China shares were also weak after a private survey showed that growth in the country's service sector slowed, though property stocks marginally outperformed.
By midday, the Hang Seng Index was down 1.1 per cent at 21,738.66 points. The China Enterprises Index of the top Chinese listings in Hong Kong dropped 0.8 per cent.
The CSI300 index of the largest Shanghai and Shenzhen A-share listings was down 0.4 per cent, as was the Shanghai Composite Index, at 2020.38 points.
In New York overnight, shares of Twitter fell 18 per cent.
US tech woes spilled over into Hong Kong, with the HSI information technology subindex down 3.2 per cent to its lowest level since Dec 27 amid persisting global concerns about overvaluations in the sector.
"It's a sentiment thing. Overnight we had across the board selling in the US triggered by Twitter," said Alex Wong, a director at Ample Finance Group, who pointed out that even social media platform YY Inc shares fell in the US, despite the firm issuing encouraging earnings.
Index heavyweight Tencent Holdings was down 3.5 per cent.

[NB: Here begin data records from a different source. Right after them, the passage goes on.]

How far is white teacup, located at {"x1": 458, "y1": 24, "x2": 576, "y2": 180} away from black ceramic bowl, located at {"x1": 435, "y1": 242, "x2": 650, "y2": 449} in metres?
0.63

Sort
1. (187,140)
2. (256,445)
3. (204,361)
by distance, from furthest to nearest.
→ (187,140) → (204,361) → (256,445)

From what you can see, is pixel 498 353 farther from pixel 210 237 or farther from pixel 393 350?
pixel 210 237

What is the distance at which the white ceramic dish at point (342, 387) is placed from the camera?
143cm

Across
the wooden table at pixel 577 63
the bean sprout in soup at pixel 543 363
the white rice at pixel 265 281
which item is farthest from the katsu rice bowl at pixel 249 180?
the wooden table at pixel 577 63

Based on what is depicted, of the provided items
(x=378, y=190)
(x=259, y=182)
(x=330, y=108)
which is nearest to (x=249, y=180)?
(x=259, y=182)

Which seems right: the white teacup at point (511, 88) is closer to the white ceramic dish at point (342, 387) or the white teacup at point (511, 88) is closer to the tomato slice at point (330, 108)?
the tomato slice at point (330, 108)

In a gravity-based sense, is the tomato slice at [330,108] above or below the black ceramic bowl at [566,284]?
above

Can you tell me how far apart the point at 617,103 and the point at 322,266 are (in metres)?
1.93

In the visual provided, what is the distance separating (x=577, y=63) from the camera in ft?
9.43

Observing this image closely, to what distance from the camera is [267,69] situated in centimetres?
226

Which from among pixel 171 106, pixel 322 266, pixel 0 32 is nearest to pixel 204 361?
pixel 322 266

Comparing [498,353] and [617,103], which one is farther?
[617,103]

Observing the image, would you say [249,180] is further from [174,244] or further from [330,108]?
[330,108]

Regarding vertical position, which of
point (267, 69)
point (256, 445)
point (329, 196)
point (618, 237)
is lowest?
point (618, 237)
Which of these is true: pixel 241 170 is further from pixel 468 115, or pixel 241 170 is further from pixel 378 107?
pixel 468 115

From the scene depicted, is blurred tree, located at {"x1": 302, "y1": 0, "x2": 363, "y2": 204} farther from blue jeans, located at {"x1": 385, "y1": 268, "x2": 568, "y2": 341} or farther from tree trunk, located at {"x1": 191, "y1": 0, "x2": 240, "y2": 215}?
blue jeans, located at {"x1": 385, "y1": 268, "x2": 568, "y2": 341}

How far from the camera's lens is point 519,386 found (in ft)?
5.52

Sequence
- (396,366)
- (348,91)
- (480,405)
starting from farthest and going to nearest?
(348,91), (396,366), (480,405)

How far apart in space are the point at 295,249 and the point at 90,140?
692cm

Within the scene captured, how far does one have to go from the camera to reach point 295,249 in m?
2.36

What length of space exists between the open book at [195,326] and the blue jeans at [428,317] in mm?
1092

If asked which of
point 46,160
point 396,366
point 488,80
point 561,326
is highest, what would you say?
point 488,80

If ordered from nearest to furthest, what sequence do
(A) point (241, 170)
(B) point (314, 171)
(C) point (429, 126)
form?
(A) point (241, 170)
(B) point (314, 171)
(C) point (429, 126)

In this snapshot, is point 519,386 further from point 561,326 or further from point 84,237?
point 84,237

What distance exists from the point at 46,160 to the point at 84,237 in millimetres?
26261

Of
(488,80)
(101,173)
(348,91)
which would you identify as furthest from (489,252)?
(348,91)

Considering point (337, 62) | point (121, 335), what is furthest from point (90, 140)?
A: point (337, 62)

The stock came under extra pressure after its main rival Alibaba filed its initial public offering prospectus in the US on Tuesday, bringing the Chinese tech giant a step closer to listing.
But movement on the Alibaba IPO provided a boost for Wasu Media Holding, which jumped 5.7 per cent. Alibaba founder Jack Ma and other partners own 20 per cent in the firm.
The Hong Kong real estate subindex dropped 1.9 per cent, as investors worried about local demand for housing and exposure to the sector in the mainland.
China Resources Land was down 5.1 per cent and China Overseas Land and Investment lost 4.0 per cent. Wharf Holdings shed 3.1 per cent.
Mainland stocks slackened across the board, after the Markit/HSBC services Purchasing Managers' Index (PMI) showed growth in the sector slipped to 51.4 in April from March's 51.9, adding to an increasingly cloudy outlook for the world's second-largest economy.
But mainland property shares marginally outdid the main indexes, falling just 0.1 per cent, after having lost 5.4 per cent over the previous four days as evidence of distress in the sector grew.
Shares of China Railway Construction Corp rose 3.3 per cent in Shanghai to their highest in three weeks, and gained 0.7 per cent in Hong Kong after the railway builder said it signed a US$13.1 billion deal for a high-speed railway in Nigeria.